You might be surprised to learn that, as a Jew, I listen periodically to Moody Radio. I do so in part because I’ve long been fascinated by conservative Christian religion and politics. I also listen because I believe in trying to understand the culture that surrounds you, especially if it’s very different from your own. I work as a therapist with local families — many of whom are Christian, some of whom may well listen to Moody. I think it helps me empathize if I have a sense of where they may be coming from, spiritually and ideologically.
A few months ago I heard an interview on Moody with a middle-aged man who converted from Judaism to Christianity after marrying his wife, who was raised Christian. The man was talking about a surprising event in the life of his 90-something father, a lifelong Jew. As the nonagenarian lay dying, his daughter-in-law talked with him about Jesus. Suddenly, according to the middle-aged man, his father had accepted Christ into his heart! And not a moment too soon, either: Host and interviewee agreed that this turn of events changed the nature of the old man’s ultimate destination (Read: His ticket to heaven had just been punched).

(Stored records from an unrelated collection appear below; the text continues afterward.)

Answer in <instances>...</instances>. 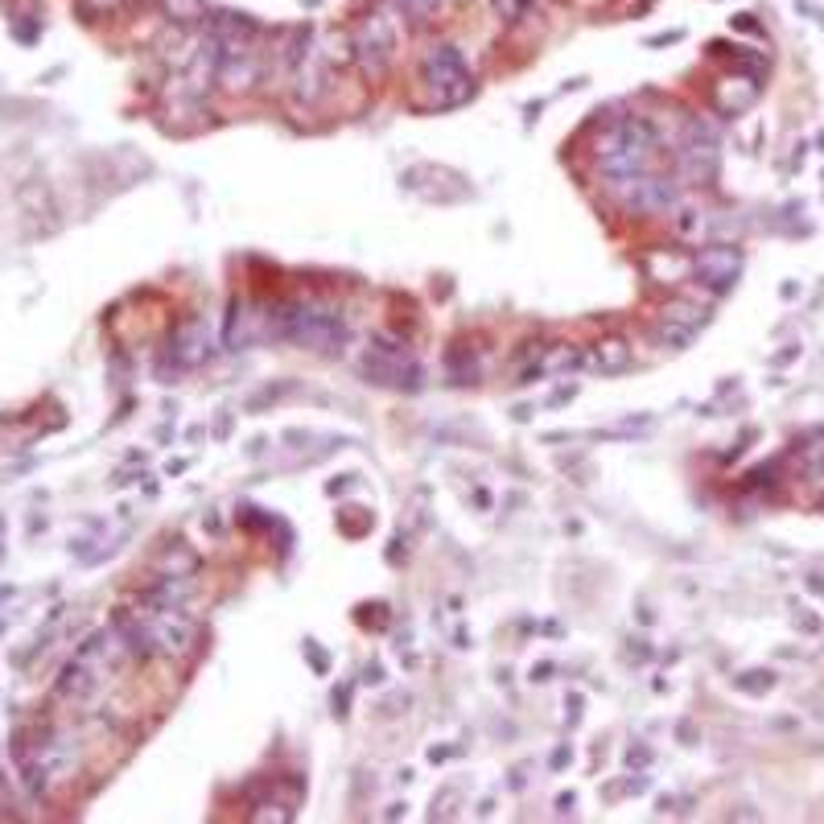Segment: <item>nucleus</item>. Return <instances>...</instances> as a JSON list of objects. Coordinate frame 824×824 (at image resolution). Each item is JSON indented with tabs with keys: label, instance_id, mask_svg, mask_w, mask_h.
<instances>
[{
	"label": "nucleus",
	"instance_id": "1",
	"mask_svg": "<svg viewBox=\"0 0 824 824\" xmlns=\"http://www.w3.org/2000/svg\"><path fill=\"white\" fill-rule=\"evenodd\" d=\"M120 631L128 635L136 655H165V660H178V655H190L198 643V623L181 610V602L157 598V593H144L136 606H124L116 618H112Z\"/></svg>",
	"mask_w": 824,
	"mask_h": 824
},
{
	"label": "nucleus",
	"instance_id": "2",
	"mask_svg": "<svg viewBox=\"0 0 824 824\" xmlns=\"http://www.w3.org/2000/svg\"><path fill=\"white\" fill-rule=\"evenodd\" d=\"M593 157H598V170L610 186H623L631 178H643V173H655L660 165V136L647 120L639 116H623L614 124H606V132L593 141Z\"/></svg>",
	"mask_w": 824,
	"mask_h": 824
},
{
	"label": "nucleus",
	"instance_id": "3",
	"mask_svg": "<svg viewBox=\"0 0 824 824\" xmlns=\"http://www.w3.org/2000/svg\"><path fill=\"white\" fill-rule=\"evenodd\" d=\"M132 643H128V635L112 623L108 631H99V635H91L87 643L79 647V652L71 655V663L63 668V676H58V697L66 701H91L103 684L112 681V676L124 668L128 660H132Z\"/></svg>",
	"mask_w": 824,
	"mask_h": 824
},
{
	"label": "nucleus",
	"instance_id": "4",
	"mask_svg": "<svg viewBox=\"0 0 824 824\" xmlns=\"http://www.w3.org/2000/svg\"><path fill=\"white\" fill-rule=\"evenodd\" d=\"M285 338H293L297 347L334 355L347 342V322H342L338 309H330L322 301H293L285 305Z\"/></svg>",
	"mask_w": 824,
	"mask_h": 824
},
{
	"label": "nucleus",
	"instance_id": "5",
	"mask_svg": "<svg viewBox=\"0 0 824 824\" xmlns=\"http://www.w3.org/2000/svg\"><path fill=\"white\" fill-rule=\"evenodd\" d=\"M421 83L429 91V108H457L475 95L470 71L454 45H429L421 58Z\"/></svg>",
	"mask_w": 824,
	"mask_h": 824
},
{
	"label": "nucleus",
	"instance_id": "6",
	"mask_svg": "<svg viewBox=\"0 0 824 824\" xmlns=\"http://www.w3.org/2000/svg\"><path fill=\"white\" fill-rule=\"evenodd\" d=\"M74 770H79V738L74 734H42L34 738V750H25V783L37 796L71 780Z\"/></svg>",
	"mask_w": 824,
	"mask_h": 824
},
{
	"label": "nucleus",
	"instance_id": "7",
	"mask_svg": "<svg viewBox=\"0 0 824 824\" xmlns=\"http://www.w3.org/2000/svg\"><path fill=\"white\" fill-rule=\"evenodd\" d=\"M350 50H355V63L368 79H384L387 66L396 58V25L384 13H371L355 25V37H350Z\"/></svg>",
	"mask_w": 824,
	"mask_h": 824
},
{
	"label": "nucleus",
	"instance_id": "8",
	"mask_svg": "<svg viewBox=\"0 0 824 824\" xmlns=\"http://www.w3.org/2000/svg\"><path fill=\"white\" fill-rule=\"evenodd\" d=\"M676 170L684 181H709L717 173V132L705 120H689L676 144Z\"/></svg>",
	"mask_w": 824,
	"mask_h": 824
},
{
	"label": "nucleus",
	"instance_id": "9",
	"mask_svg": "<svg viewBox=\"0 0 824 824\" xmlns=\"http://www.w3.org/2000/svg\"><path fill=\"white\" fill-rule=\"evenodd\" d=\"M614 194L623 198L627 211L660 215V211H672L676 206V181L660 178V173H643V178H631V181H623V186H614Z\"/></svg>",
	"mask_w": 824,
	"mask_h": 824
},
{
	"label": "nucleus",
	"instance_id": "10",
	"mask_svg": "<svg viewBox=\"0 0 824 824\" xmlns=\"http://www.w3.org/2000/svg\"><path fill=\"white\" fill-rule=\"evenodd\" d=\"M692 277L701 280L713 293H726L738 277H742V251L730 248V243H713V248H701L692 256Z\"/></svg>",
	"mask_w": 824,
	"mask_h": 824
},
{
	"label": "nucleus",
	"instance_id": "11",
	"mask_svg": "<svg viewBox=\"0 0 824 824\" xmlns=\"http://www.w3.org/2000/svg\"><path fill=\"white\" fill-rule=\"evenodd\" d=\"M705 322H709V309H705V305H697V301H668L660 309L655 338H660L663 347H689Z\"/></svg>",
	"mask_w": 824,
	"mask_h": 824
},
{
	"label": "nucleus",
	"instance_id": "12",
	"mask_svg": "<svg viewBox=\"0 0 824 824\" xmlns=\"http://www.w3.org/2000/svg\"><path fill=\"white\" fill-rule=\"evenodd\" d=\"M211 326H206V318H186V322L173 330V363L178 368H202L206 358H211Z\"/></svg>",
	"mask_w": 824,
	"mask_h": 824
},
{
	"label": "nucleus",
	"instance_id": "13",
	"mask_svg": "<svg viewBox=\"0 0 824 824\" xmlns=\"http://www.w3.org/2000/svg\"><path fill=\"white\" fill-rule=\"evenodd\" d=\"M582 368L598 371V376H618L631 368V347L623 338H602L598 347L582 350Z\"/></svg>",
	"mask_w": 824,
	"mask_h": 824
},
{
	"label": "nucleus",
	"instance_id": "14",
	"mask_svg": "<svg viewBox=\"0 0 824 824\" xmlns=\"http://www.w3.org/2000/svg\"><path fill=\"white\" fill-rule=\"evenodd\" d=\"M754 99H759V79H750V74H730V79H721L713 91V103L726 112V116H742Z\"/></svg>",
	"mask_w": 824,
	"mask_h": 824
},
{
	"label": "nucleus",
	"instance_id": "15",
	"mask_svg": "<svg viewBox=\"0 0 824 824\" xmlns=\"http://www.w3.org/2000/svg\"><path fill=\"white\" fill-rule=\"evenodd\" d=\"M692 272V260L689 256H663V251H652L647 256V277L660 280V285H676Z\"/></svg>",
	"mask_w": 824,
	"mask_h": 824
},
{
	"label": "nucleus",
	"instance_id": "16",
	"mask_svg": "<svg viewBox=\"0 0 824 824\" xmlns=\"http://www.w3.org/2000/svg\"><path fill=\"white\" fill-rule=\"evenodd\" d=\"M574 368H582V350H574V347H553L544 358L536 363V371L532 376H564V371H574Z\"/></svg>",
	"mask_w": 824,
	"mask_h": 824
},
{
	"label": "nucleus",
	"instance_id": "17",
	"mask_svg": "<svg viewBox=\"0 0 824 824\" xmlns=\"http://www.w3.org/2000/svg\"><path fill=\"white\" fill-rule=\"evenodd\" d=\"M799 470H804V478L816 486V491H824V437L808 441V446L799 449Z\"/></svg>",
	"mask_w": 824,
	"mask_h": 824
},
{
	"label": "nucleus",
	"instance_id": "18",
	"mask_svg": "<svg viewBox=\"0 0 824 824\" xmlns=\"http://www.w3.org/2000/svg\"><path fill=\"white\" fill-rule=\"evenodd\" d=\"M165 13L178 25H198V21H206V0H165Z\"/></svg>",
	"mask_w": 824,
	"mask_h": 824
},
{
	"label": "nucleus",
	"instance_id": "19",
	"mask_svg": "<svg viewBox=\"0 0 824 824\" xmlns=\"http://www.w3.org/2000/svg\"><path fill=\"white\" fill-rule=\"evenodd\" d=\"M770 684H775V676H770V672H746V676H738V689H742V692H767Z\"/></svg>",
	"mask_w": 824,
	"mask_h": 824
},
{
	"label": "nucleus",
	"instance_id": "20",
	"mask_svg": "<svg viewBox=\"0 0 824 824\" xmlns=\"http://www.w3.org/2000/svg\"><path fill=\"white\" fill-rule=\"evenodd\" d=\"M433 5H437V0H400V9L408 13V17H417V21H425L433 13Z\"/></svg>",
	"mask_w": 824,
	"mask_h": 824
},
{
	"label": "nucleus",
	"instance_id": "21",
	"mask_svg": "<svg viewBox=\"0 0 824 824\" xmlns=\"http://www.w3.org/2000/svg\"><path fill=\"white\" fill-rule=\"evenodd\" d=\"M495 9H499V17L515 21V17H524V9H528V0H495Z\"/></svg>",
	"mask_w": 824,
	"mask_h": 824
},
{
	"label": "nucleus",
	"instance_id": "22",
	"mask_svg": "<svg viewBox=\"0 0 824 824\" xmlns=\"http://www.w3.org/2000/svg\"><path fill=\"white\" fill-rule=\"evenodd\" d=\"M83 5H87L91 13H108V9H116L120 0H83Z\"/></svg>",
	"mask_w": 824,
	"mask_h": 824
}]
</instances>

Because my grandparents were Holocaust survivors, I should be particularly offended by this story. For a religious minority to be “encouraged” to switch teams on his deathbed, when he is arguably at his most vulnerable, might seem ethically questionable on its own. When you consider how many Jews died in World War II because they refused to undergo forced conversion, the deathbed conversion of a Jew to Christianity can take on even less pleasant overtones. Such 11th-hour switcheroos can seem to trivialize the sacrifices of those who died instead of compromising their Judaism. Did they really have to die, one might (unwisely) wonder, if becoming Christian was that easy?
According to Erik Erikson’s psychosocial theory of human development, integrity is key to the final stage of life. If you believed your life had meaning, Erikson thought, you could reduce your existential despair as the end drew near. I can’t dismiss the possibility that a moribund Jew could find sincere faith in Christ with a little help from his daughter-in-law. But I also worry that even a loving agenda on the part of the proselytizer could undermine the integrity of the dying man’s life.
After finding Christ, the old man soon expired — his despair, existential or otherwise, was at an end. But what of the Jewish-identified relatives who survived him? Might they not experience heartache at the news that their patriarch had made a last-minute theological U-turn? I would be a hypocrite to scold people for their religious wanderings — my own Jewish identity, Buddhist leanings, and Lutheran church life don’t fit in a simple box. Still, I wonder what people of various faith backgrounds think about deathbed conversions. Has anyone close to you experienced one? If so, what was that like for them? For you?